Bankaltimtara

PN Samarinda Tegaskan Mekanisme Restitusi: Bayar, Sita, atau Kurungan

PN Samarinda Tegaskan Mekanisme Restitusi: Bayar, Sita, atau Kurungan

Juru Bicara PN Samarinda, Jemmy Tanjung Utama-Mayang Sari/ Nomorsatukaltim-

BACA JUGA: Perdana di Kaltim, PN Samarinda Terima Permohonan Restitusi, Korban Pidana Boleh Menuntut Ganti Rugi

Meski sebagian dikabulkan, ada dua poin penting yang ditolak hakim. Pertama, permintaan agar apabila terdakwa tidak mampu membayar maka ganti rugi dapat dibebankan kepada negara melalui lembaga yang ditunjuk.

Kedua, permintaan agar putusan restitusi dapat dijalankan segera meskipun masih ada upaya hukum. "Permintaan dari pemohon agar apabila terpidana tidak mampu membayar, maka ganti kerugian dapat dibebankan kepada lembaga yang ditunjuk oleh negara sebagaimana Pasal 67 dan 71 UU Nomor 31 Tahun 2014 tentang Perlindungan Saksi dan Korban, tidak dapat dikabulkan. Hakim menilai pasal tersebut tidak relevan dengan substansi permohonan," jelas Jemmy.

Menurut majelis hakim, mekanisme pembebanan ganti rugi kepada negara hanya berlaku untuk kasus tertentu, misalnya tindak pidana terorisme, pelanggaran HAM berat, perdagangan orang, atau kejahatan seksual terhadap anak. Untuk kasus penganiayaan umum, mekanisme itu tidak bisa diterapkan.

---

## Tugas Dikerjakan
1 – Dalam artikel tentang restitusi di PN Samarinda, apa saja contoh tindak pidana yang membuat ganti rugi dapat dibebankan kepada negara?
2 – Tolong lanjutkan artikel tentang restitusi di PN Samarinda mulai dari sesudah kalimat terakhirnya.

## Data Tersedia
---

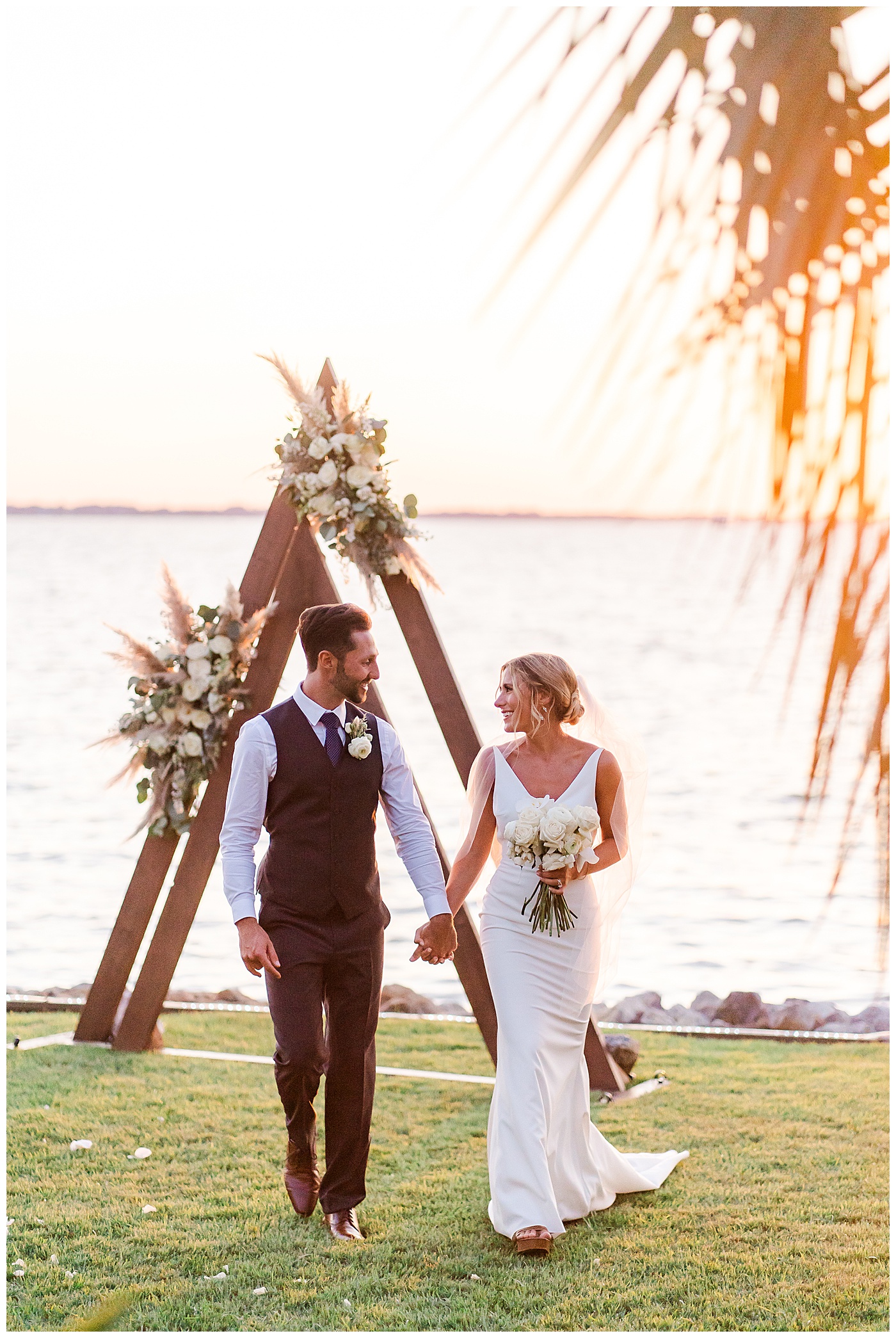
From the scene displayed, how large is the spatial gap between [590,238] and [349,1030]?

---

## Jawaban Tugas
1 – Tindak pidana terorisme, pelanggaran HAM berat, perdagangan orang, atau kejahatan seksual terhadap anak.

2 –
Sementara itu, penolakan atas permintaan putusan serta merta didasarkan pada pertimbangan bahwa permohonan tersebut tidak memenuhi syarat sebagaimana diatur dalam Skema 3 Tahun 2000 tentang Putusan Serta Merta.

BACA JUGA: Sidang Restitusi Kali Pertama Digelar PN Samarinda, Sidangkan Tuntutan Istri Korban Pembunuhan

Tren Restitusi di Indonesia

Putusan PN Samarinda ini menambah catatan penting praktik restitusi di Indonesia. Mekanisme restitusi sebenarnya sudah semakin sering digunakan sebagai bentuk perlindungan hak korban, tidak hanya untuk kasus perdagangan orang atau kekerasan seksual, tetapi juga dalam perkara pidana umum.

Berdasarkan kajian terhadap 41 putusan pada 2023, tingkat pengabulan permohonan restitusi cukup tinggi, yaitu 95 persen dikabulkan majelis hakim, sementara hanya 5 persen yang ditolak.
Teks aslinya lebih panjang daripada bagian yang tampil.